#### [PROVIDED TEXT]
==========

TOPIC: archiving Feed

Archives. Just Do It!

 

Women_s history in The Digital World Screen Shot
Women's History In The Digital World at Bryn Mawr. Screen Shot.
At DYKE, A Quarterly (as if it were a place, haha) we always thought about preserving the magazine for the future. One of our goals was to make DAQ long lasting and to become a historical artifact and future resource. We used good paper and ink on purpose. The one thing we forgot about was keeping enough of the original print copies. You give away one, then another without thinking about it much for a few decades and then suddenly, you have only a copy or two and you're not sure if there are any copies at all, anywhere. Poof, suddenly the history trajectory looks quite different. 

But then along come digital technologies and we have a new way to collect and literally share/transmit our stories and images. Wow. 

A few weeks ago the editors of DYKE, Penny House and Liza Cowan, went to the wonderful conference at Bryn Mawr College in Pennsylvania, USA, Women's History In The Digital World. The conference was produced by Jennifer Redmond and the rest of the amazing crew at The Albert M. Greenfied digital Center for the History of Women's Eductation LINK, a part of the college.

Liza did a powerpoint slide show and talked  about our process of archiving, digitizing and presenting the archive online. The other presenters in our node were Margo Hobbs Thompson and Michelle Moravec.  We networked through twitter, by the way. 

DYKE A Quarterly image from powerpoint Archiving Dyke A  quarterly
Slide from talk: DYKE goes to the MOMA and The Schlesinger Library

We had a fabulous time, meeting so many amazing women,  and sitting in  presentations which were fascinating and sometimes way over our heads, tech-wise - which is good, we think. It's always good to know what you don't know, and to connect with resources for learning it. And how wonderful it was to be in rooms full of smart, articulate, kind and generous women, many of whom were presenting materials from various archives, libraries and institutions around the country, as well as sharing so much great information - technical, anectdotal and historical.

Presenter Michell Moravac, was moved to tweet a day or two after the conference,  "Was #WHDigWrld  the 1st @Birksconference of Digital Women's History?" Michelle's  link
HERE is a link to the conference.  Several of the presentations are available with a link to the visulal portion of the presentation as prepared by the presenters. How convenient, educational and fun, right?

The DYKE, A Quarterly power point is HERE. And if you are interested in digitizing YOUR collections...DO IT.
 
We discovered that compared to so many institutions and archives, the DAQ digital archive is put together with tins cans and string. But it doesn't matter. It still works. So, for a start in digizing, if you haven't already done so, CHECK HERE Digital Scholarship in The Humanites,   from the blog Exploring the Digital Humanities.
 

DYKE A Quarterly No, 6, 1978, Back Cover

We proposed an issue on Lesbian media. It was going to be issue No. 7. The magazine folded before we could publish it, which is a great shame. Irene Young took these amazing photographs so at least we have this stunning graphic.

DYKE A Quarterly No.6 Back Cover, photo by Irene Young, lesbian buttonsDYKE A Quarterly, No. 6.1978. Back Cover. Photos by Irene Young. ©Tomato Publications 1977, New York

 

Women's Buttons in DYKE A Quarterly. Send us a button* of a photo of buttons to be used in a photo essay on Women's Buttons in DYKE #7, Lesbian Media.

==========

#### [SUPPLIED MATERIAL]

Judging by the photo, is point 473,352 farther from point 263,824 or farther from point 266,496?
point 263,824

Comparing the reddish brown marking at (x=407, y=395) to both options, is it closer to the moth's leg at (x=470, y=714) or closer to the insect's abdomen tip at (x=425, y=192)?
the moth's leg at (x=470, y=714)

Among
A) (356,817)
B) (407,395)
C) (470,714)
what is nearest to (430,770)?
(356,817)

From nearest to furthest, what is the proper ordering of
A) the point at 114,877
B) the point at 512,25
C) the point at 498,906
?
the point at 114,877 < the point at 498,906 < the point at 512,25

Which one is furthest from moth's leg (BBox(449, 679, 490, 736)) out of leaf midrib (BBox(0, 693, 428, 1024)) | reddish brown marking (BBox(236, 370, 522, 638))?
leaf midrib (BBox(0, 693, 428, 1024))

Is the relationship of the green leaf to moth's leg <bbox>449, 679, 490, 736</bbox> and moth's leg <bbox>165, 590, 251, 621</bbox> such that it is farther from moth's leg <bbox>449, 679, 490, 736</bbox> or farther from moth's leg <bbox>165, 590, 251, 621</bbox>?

==========

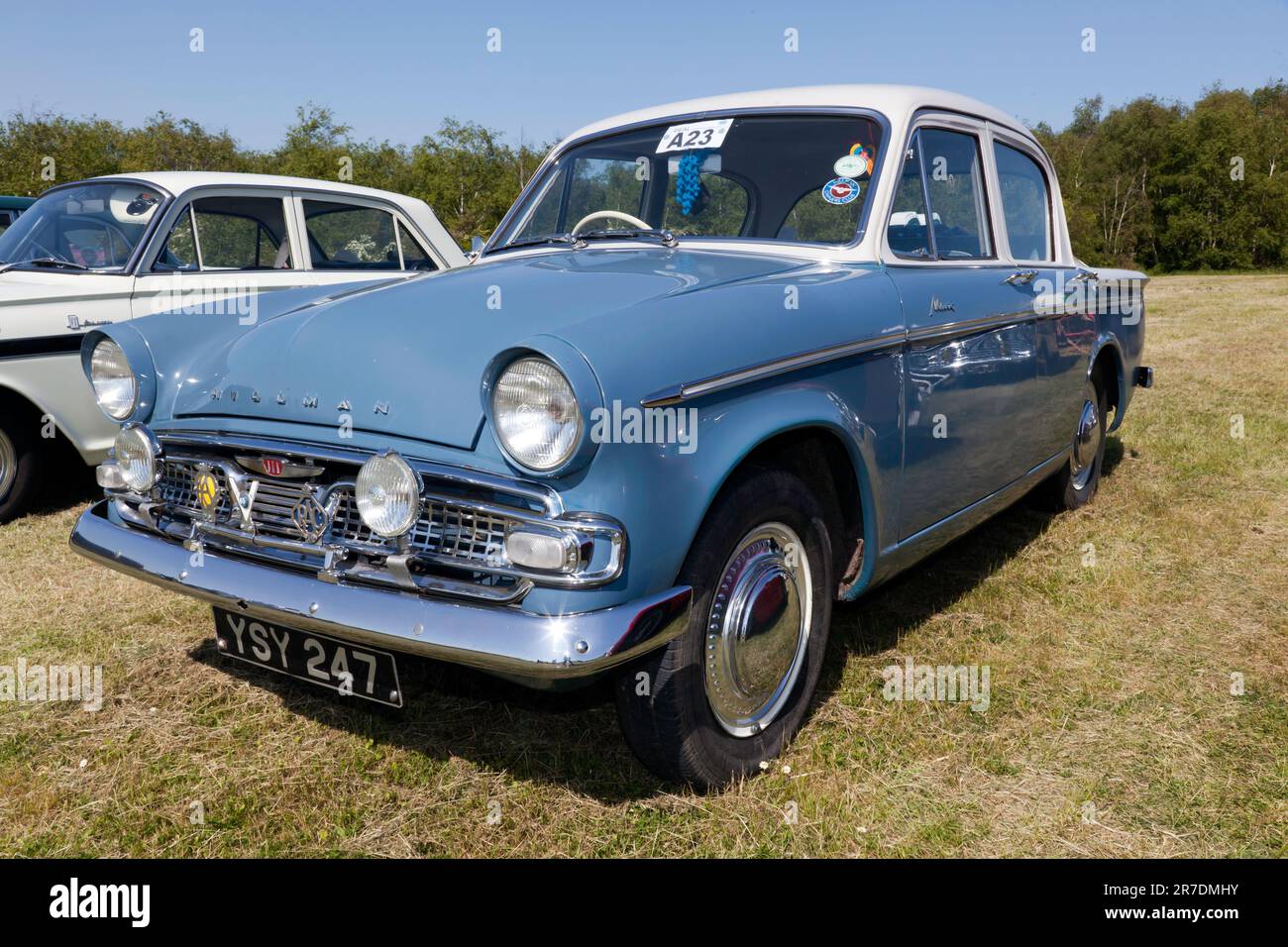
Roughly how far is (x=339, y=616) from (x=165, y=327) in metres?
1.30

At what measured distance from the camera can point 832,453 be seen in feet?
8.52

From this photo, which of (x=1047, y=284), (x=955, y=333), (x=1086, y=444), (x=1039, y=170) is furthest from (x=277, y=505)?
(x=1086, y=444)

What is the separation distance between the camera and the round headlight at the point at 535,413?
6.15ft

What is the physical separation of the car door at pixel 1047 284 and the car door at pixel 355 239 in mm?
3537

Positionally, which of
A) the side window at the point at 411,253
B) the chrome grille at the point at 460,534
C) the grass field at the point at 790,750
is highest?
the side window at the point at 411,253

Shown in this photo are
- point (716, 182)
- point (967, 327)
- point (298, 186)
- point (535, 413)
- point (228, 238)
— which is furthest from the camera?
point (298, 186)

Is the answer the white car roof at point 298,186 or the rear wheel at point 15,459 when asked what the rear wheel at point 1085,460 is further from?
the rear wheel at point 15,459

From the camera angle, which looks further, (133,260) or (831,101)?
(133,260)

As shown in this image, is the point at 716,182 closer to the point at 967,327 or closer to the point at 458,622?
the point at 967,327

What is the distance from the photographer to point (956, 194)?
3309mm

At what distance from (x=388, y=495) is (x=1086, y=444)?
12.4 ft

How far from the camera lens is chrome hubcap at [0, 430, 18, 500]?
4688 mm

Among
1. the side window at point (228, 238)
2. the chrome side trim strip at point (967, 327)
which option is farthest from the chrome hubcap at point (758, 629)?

==========

#### [TASK STATEMENT]
According to the archiving post, which college hosted the Women's History In The Digital World conference? The rows are not needed for anything here.

#### [EXERCISE ANSWER]
Bryn Mawr College in Pennsylvania, USA.